Twoja przeglądarka nie obsługuje standardu HTML5 dla video
Jak podaje warszawska policja, pijany mężczyzna w piątek wieczorem jechał od Modlińskiej mostem Północnym w kierunku Bielan pod prąd. Później wjechał w ulicę Nocznickiego. Przejechał przez trawnik, chodnik i uderzając w miejski punkt elektroodpadów oraz znak drogowy.

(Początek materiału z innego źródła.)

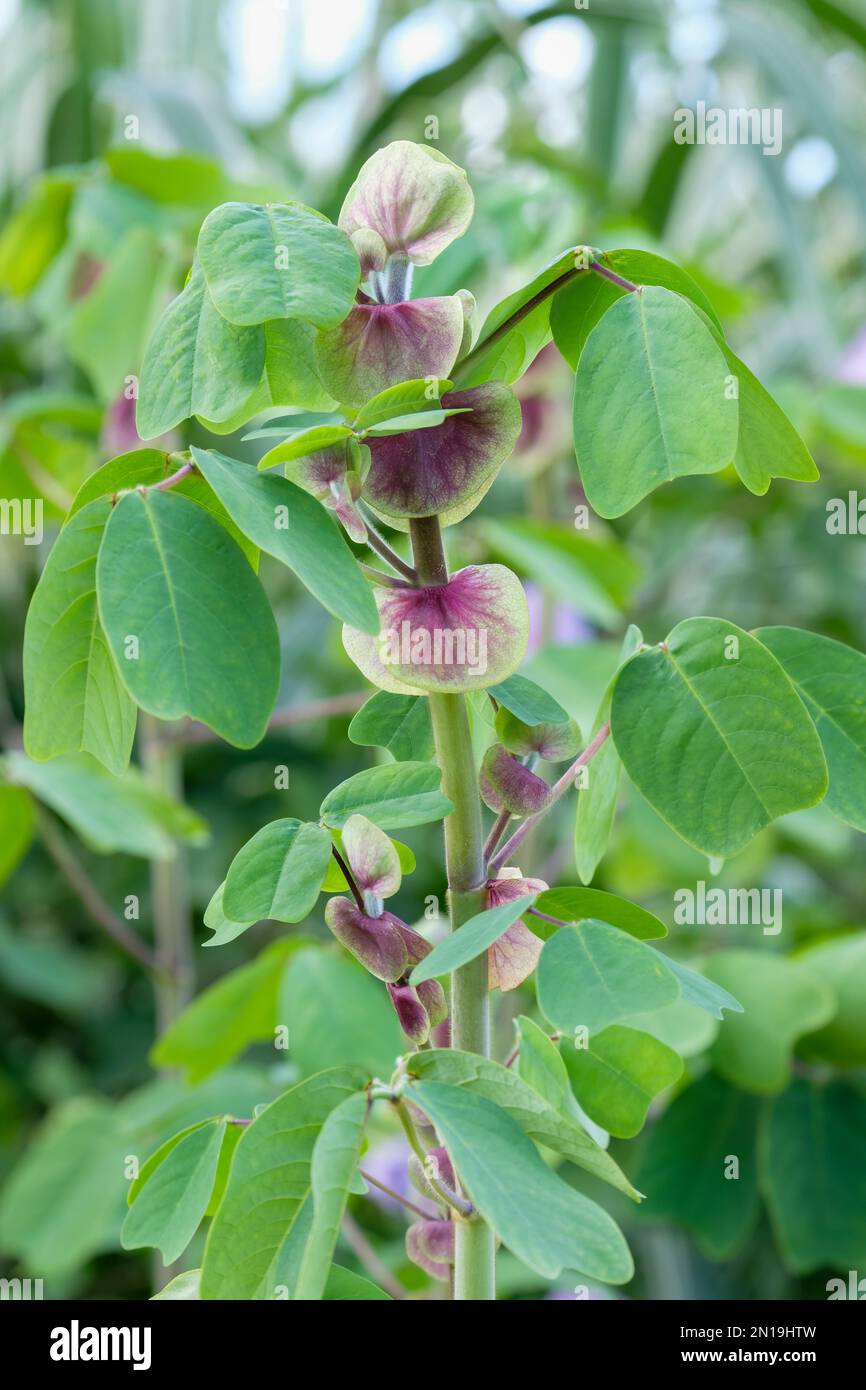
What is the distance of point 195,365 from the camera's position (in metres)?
0.24

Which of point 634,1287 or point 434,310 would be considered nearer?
point 434,310

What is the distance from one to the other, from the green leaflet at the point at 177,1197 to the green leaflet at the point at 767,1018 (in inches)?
11.5

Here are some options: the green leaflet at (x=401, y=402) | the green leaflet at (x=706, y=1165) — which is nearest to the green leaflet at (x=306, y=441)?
the green leaflet at (x=401, y=402)

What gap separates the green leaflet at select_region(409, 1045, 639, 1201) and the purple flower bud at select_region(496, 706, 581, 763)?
0.21 ft

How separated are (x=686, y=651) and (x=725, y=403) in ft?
0.15

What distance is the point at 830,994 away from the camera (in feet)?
1.69

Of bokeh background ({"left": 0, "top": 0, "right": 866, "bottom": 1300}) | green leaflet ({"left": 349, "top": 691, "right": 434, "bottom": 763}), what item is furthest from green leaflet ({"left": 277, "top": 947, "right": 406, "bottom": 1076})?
green leaflet ({"left": 349, "top": 691, "right": 434, "bottom": 763})

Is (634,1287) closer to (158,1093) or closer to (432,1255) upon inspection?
(158,1093)

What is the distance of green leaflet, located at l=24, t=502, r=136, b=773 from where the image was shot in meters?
0.25

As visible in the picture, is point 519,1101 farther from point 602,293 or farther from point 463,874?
point 602,293

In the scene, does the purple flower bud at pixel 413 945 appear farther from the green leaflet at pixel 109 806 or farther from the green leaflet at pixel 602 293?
the green leaflet at pixel 109 806

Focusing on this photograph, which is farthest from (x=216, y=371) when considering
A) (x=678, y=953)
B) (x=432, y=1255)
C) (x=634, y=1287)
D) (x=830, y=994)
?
(x=634, y=1287)

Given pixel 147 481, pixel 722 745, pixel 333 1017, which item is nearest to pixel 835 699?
pixel 722 745

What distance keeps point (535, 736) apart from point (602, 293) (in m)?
0.09
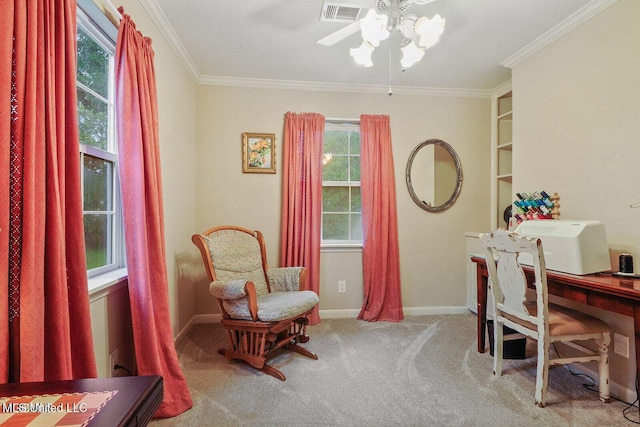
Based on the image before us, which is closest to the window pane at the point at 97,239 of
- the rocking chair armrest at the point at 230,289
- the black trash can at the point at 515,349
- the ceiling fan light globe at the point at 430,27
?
the rocking chair armrest at the point at 230,289

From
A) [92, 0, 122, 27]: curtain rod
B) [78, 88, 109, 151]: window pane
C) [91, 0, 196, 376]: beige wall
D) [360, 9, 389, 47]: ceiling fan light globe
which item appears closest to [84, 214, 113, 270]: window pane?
[91, 0, 196, 376]: beige wall

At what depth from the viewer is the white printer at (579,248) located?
1730 mm

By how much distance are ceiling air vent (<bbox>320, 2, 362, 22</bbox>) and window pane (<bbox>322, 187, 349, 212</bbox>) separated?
164 cm

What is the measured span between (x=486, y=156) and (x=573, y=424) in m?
2.57

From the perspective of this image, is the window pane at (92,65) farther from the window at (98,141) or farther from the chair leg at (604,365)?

Kierowca ciężarówki uszkodził 10 innych pojazdów, doprowadził też do czołowego zderzenia z prawidłowo jadącą osobówką. Jedna osoba, która podróżowała tym autem, trafiła do szpitala.
Jak się okazało, miał 3 promile alkoholu we krwi.
Mężczyzna usłyszał zarzut spowodowania katastrofy w ruchu lądowym. Prokuratura wysłała wniosek o trzymiesięczny areszt dla pijanego kierowcy.